The sign for the Chocolate Moose |
Jane went back outside to sit down while I looked around in
the camping gear and went upstairs to a very interesting book store. When I
came back down, our table was ready. I had half of a ham sandwich and a cup of
tomato basil soup. The food was very good. The soup had a lot of small bits that looked like celery in it
which, in combination with the basil, gave it a fennel-like flavor. The bits might have been fennel, I suppose, but I didn't want to get out my hand lens at the table. The sandwich
came with a big pile of potato chips and a pickle spear. We also had Dorothy
Molter root beer.
Tomato basil soup, half a ham sandwich, Dorothy Molter Root Beer |
After lunch we went to the International Wolf Center and
paid $9.50 adult for me and $8.50 for Jane, because she is over 60 (how did
that happen??). There was a special photography exhibit on the Aurora Borealis,
although the connection with wolves was not clear. There was an extensive display
on the role of wolves in mythology, history, and literature, and somewhat less
information on evolutionary relationship with other canines. At the viewing
area one wolf wandered by looking kind of bored.
Entrance to the International Wolf Center |
A wolf with not much to do |
We went to the Dorothy Molter Museum next. Jane thought it
looked like too much standing for her. She waited in the car while I rushed to
join a tour given by Bob. Bob gave us Dorothy’s life story from her birth in
1907 to her first trip to the Ely area in 1930 to her permanent relocation in
1934, when she came to help out at the Isle of Pines fish camp.

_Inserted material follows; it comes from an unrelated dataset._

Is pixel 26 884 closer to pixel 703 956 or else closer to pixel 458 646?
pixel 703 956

She eventually
inherited the camp from the owner in 1948.
Dorothy Molter's cabin |
A ban on sea plane delivery in 1949 was the end of pop in
the fish camp. A few years later, Dorothy came across a bunch of empty pop
bottles and got the idea of making root beer. She used yeast for carbonation. Every
summer she made 12000 bottles of pop which she sold to 6000 visitors.
The cabin was in three sections, a glassed-in porch, a
kitching/living area, and two bedrooms made by bisecting the back section with
a wall parallel to the long side of the
building. Bob didn’t say anything about the construction. I wondered if it had
been built in three phases. This cabin had been Dorothy’s winter quarters. In
the summer, it was rented to guests and Dorothy stayed in a tent.

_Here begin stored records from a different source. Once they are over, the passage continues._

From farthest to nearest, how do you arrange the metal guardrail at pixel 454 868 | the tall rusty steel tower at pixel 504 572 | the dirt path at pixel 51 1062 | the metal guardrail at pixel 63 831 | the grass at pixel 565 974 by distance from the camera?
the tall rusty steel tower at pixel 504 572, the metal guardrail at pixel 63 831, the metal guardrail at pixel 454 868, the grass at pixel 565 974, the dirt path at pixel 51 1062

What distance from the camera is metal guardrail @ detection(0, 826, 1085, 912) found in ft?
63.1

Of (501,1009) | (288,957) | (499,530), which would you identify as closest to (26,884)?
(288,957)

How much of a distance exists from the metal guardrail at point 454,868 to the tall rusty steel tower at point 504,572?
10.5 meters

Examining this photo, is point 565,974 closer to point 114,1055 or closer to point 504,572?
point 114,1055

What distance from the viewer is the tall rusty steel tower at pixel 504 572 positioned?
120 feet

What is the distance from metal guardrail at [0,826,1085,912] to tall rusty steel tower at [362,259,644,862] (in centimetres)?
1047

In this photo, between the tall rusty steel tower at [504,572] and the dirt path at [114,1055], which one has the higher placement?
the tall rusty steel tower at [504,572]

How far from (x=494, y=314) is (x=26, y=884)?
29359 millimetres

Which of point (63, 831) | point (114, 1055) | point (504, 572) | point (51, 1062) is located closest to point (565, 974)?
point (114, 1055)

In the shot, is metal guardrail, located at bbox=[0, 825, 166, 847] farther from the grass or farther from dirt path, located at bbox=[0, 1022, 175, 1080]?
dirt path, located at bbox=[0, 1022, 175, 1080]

The Forest Service bought land in 1973 and allowed Dorothy
to stay on until her death from heart failure while hauling wood in 1986, at
the age of 79. A group of people got together to move Dorothy’s cabin and a
couple of other cabins from the fish camp to their present location outside of
Ely when the Forest Service planned to raze them.

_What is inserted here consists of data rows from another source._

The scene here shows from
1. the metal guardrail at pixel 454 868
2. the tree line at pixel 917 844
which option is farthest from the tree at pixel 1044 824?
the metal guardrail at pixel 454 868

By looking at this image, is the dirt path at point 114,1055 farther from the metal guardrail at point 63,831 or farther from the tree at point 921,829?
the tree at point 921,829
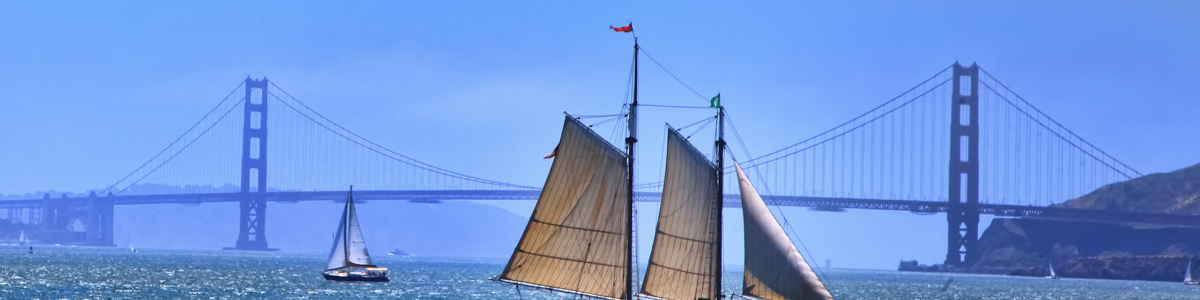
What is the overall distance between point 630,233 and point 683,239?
1216mm

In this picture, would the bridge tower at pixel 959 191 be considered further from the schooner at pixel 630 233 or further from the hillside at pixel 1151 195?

Our last stop on Pat’s suggested tour was Zup’s Grocery for their
house made bratwurst. Near the check out, I saw a tree of water shoes. At the
top it said “Regularly $6 now $3. I was naturally drawn to a red pair. When I
found they were my size, it seemed like fate. Jane promptly dubbed them my ruby
slippers.
My new ruby slippers |
We headed back to Grand Marais. We went to Sydney’s for
Margherita pizza and turtle sundaes because it was too hot to make the Dutch
chocolate custard. We ate at a table on the street side. It was a very pleasant
evening and a nice way to end our day trip.